## BRANO DA ESAMINARE
Potremmo
anche parlare di feste patronali, di gite fuori porta. Di sagre e
football, magari. Raccontare di qualcosa che nessuno – o quasi –
conosce più.
La
nascita dello Sport Club Juventus è legata ad una panchina, vero. Ad
una panchina, ad un liceo e a una città, Torino, all'epoca dei fatti
vera capitale del football da queste parti.
L'autunno
è quello del 1897. Al calcio si gioca al Velodromo o in Piazza
d'Armi. Ci gioca il footballer e ci gioca il ginnasta. Ci gioca lo
studente dopo la scuola e ci gioca il nobile della città. Ci gioca
chi ha voglia di stare con gli amici e ci gioca chi è assetato di
novità.
La
leggenda narra di una panchina, ti ho detto. E di un gruppo di
studenti del liceo Massimo D'Azeglio che giocavano a barra e a
football, tentando di emulare i “veri” footballers delle squadre
della città. Su quella panchina di Corso Re Umberto – continua la
leggenda – c'è questo manipolo di liceali che sta cercando di
darsi un nome, di inventare un'identità alla loro comune passione.
Si pensa in latino, certo. Si parla per immagini che affondano radici
nel passato, inevitabile per degli studenti del ginnasio di quei
tempi. Così, tra un Iris Club e una Robur, tra un'Augusta Taurinorum
e un Massimo D'Azeglio, la spunta un nome mezzo inglese e mezzo
latino: Sport Club Juventus. A leggere ciò che ha tramandato Enrico
Canfari – uno che quei giorni c'era eccome nel gruppetto – il
nome piaceva a pochi: venne scelto. Vai a capirli i pionieri del
football, eh?
Canfari.
Perchè adesso è facile credere che la Juventus ci sia stata da
sempre grazie alla famiglia Agnelli, ma mica è vero. Gli Agnelli
arriveranno dopo, e tra qualche tempo ne parleremo. Prima, da subito,
un'altra famiglia ha legato il proprio nome ai primi passi della
Juventus. I fratelli Enrico ed Eugenio Canfari misero a disposizione
degli amici della panchina l'officina del padre, in Corso Re Umberto
al numero 42, come luogo per stabilire la prima, storica, sede
sociale. Sempre loro, i fratelli Canfari, scelsero la prima divisa,
la più economica che avessero trovato. Perchè un'altra differenza
con i tempi di oggi, devi sapere, è che il football, all'epoca,
viveva di stenti. Dicevo, divisa economica ma non per questo non
elegante: camicia di percalle rosa, pantaloncini neri con fascia e
cravatta dello stesso colore.

## DATI FORNITI
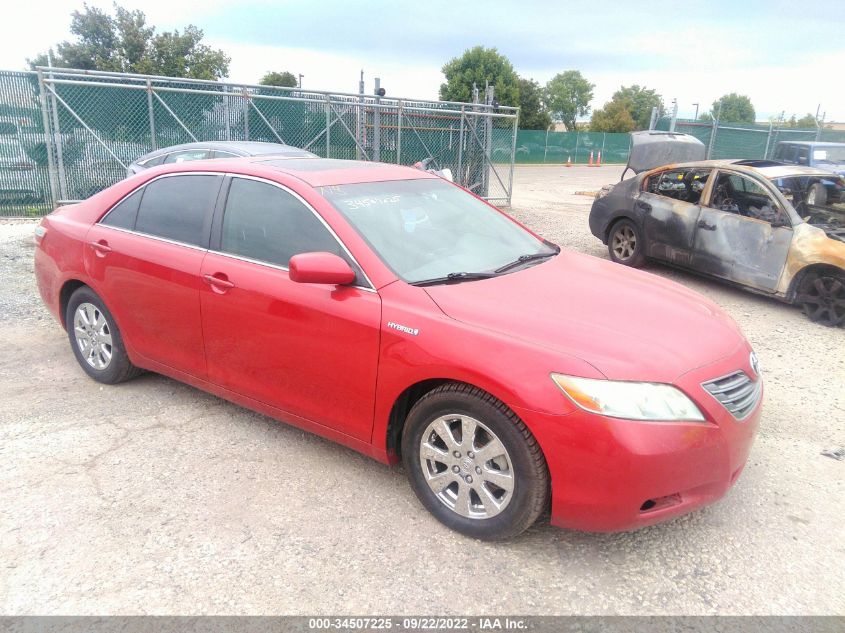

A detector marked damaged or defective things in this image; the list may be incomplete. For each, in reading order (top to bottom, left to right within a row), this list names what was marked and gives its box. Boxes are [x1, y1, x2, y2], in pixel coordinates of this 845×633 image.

burned car [592, 130, 840, 326]
damaged vehicle [592, 129, 844, 326]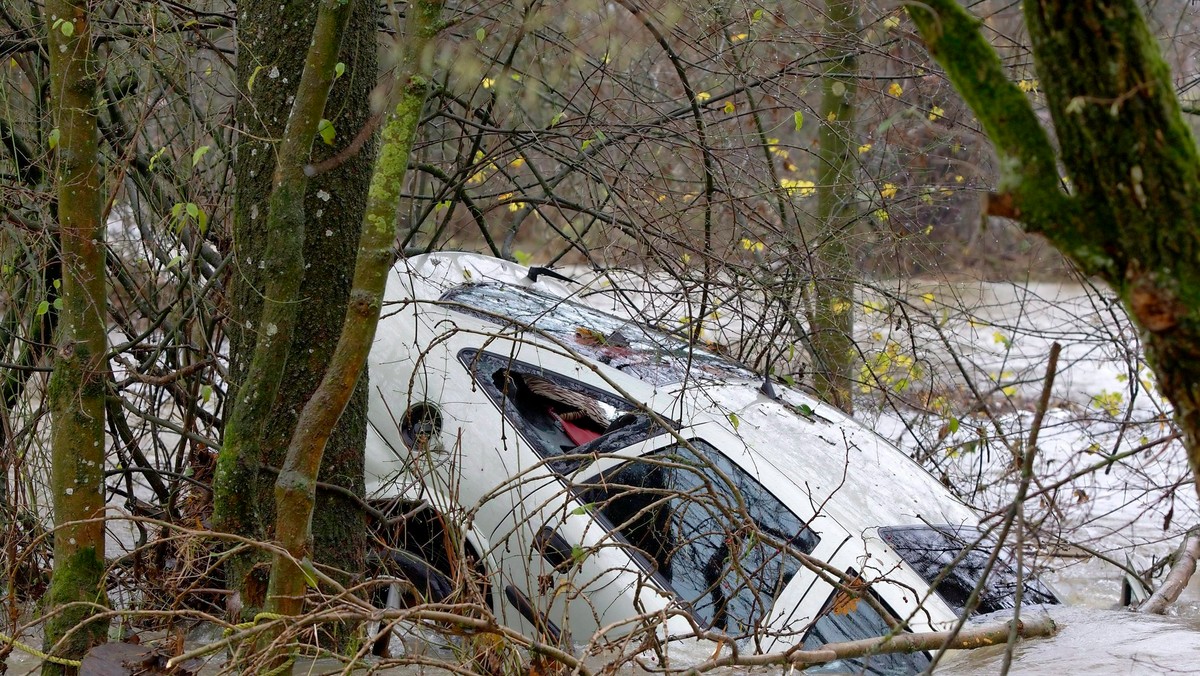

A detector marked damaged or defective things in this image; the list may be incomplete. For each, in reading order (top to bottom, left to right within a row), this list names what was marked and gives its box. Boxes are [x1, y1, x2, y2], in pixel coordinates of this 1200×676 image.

broken car window [446, 282, 756, 386]
broken car window [576, 440, 820, 636]
broken car window [872, 524, 1056, 616]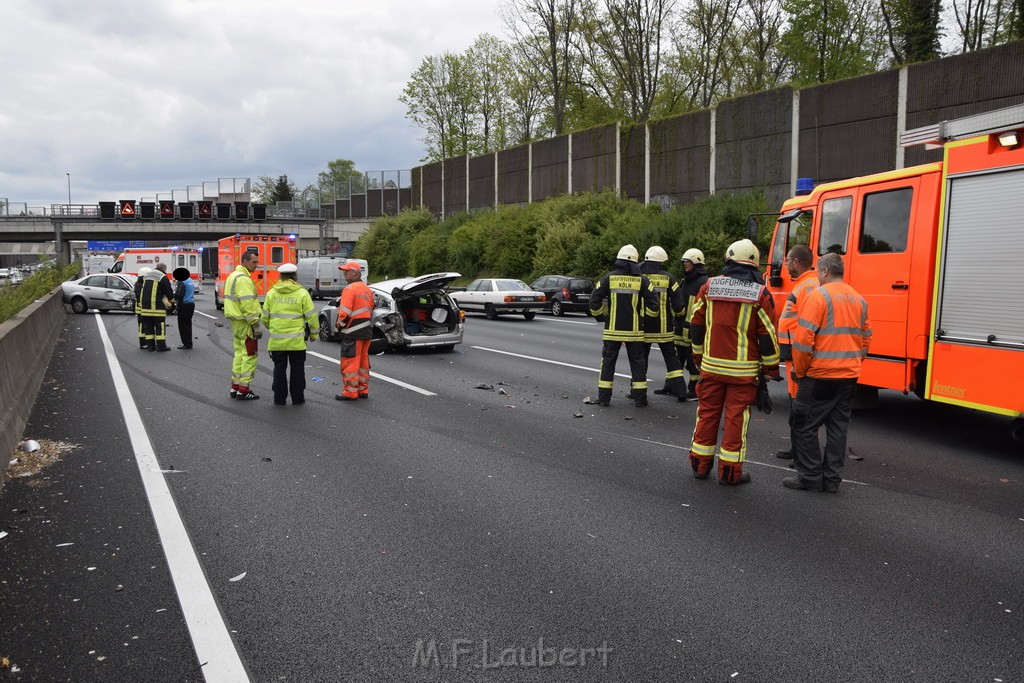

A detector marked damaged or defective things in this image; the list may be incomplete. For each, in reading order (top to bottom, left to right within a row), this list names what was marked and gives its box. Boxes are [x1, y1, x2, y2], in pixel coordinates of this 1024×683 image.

damaged silver car [317, 270, 466, 352]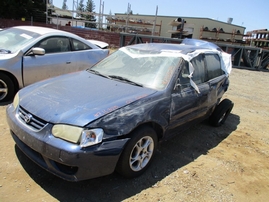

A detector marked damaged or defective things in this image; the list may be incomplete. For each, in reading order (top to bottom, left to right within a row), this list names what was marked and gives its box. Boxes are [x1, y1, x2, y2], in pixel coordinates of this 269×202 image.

shattered windshield [0, 27, 40, 52]
shattered windshield [89, 46, 180, 90]
crushed hood [18, 70, 156, 125]
damaged blue car [6, 38, 232, 181]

## IL TUO COMPITO
Secondo il brano sulla nascita della Juventus, di che colore e di quale tessuto era la camicia della prima divisa?

## SOLUZIONE DELL'ESERCIZIO
Era una camicia di percalle rosa.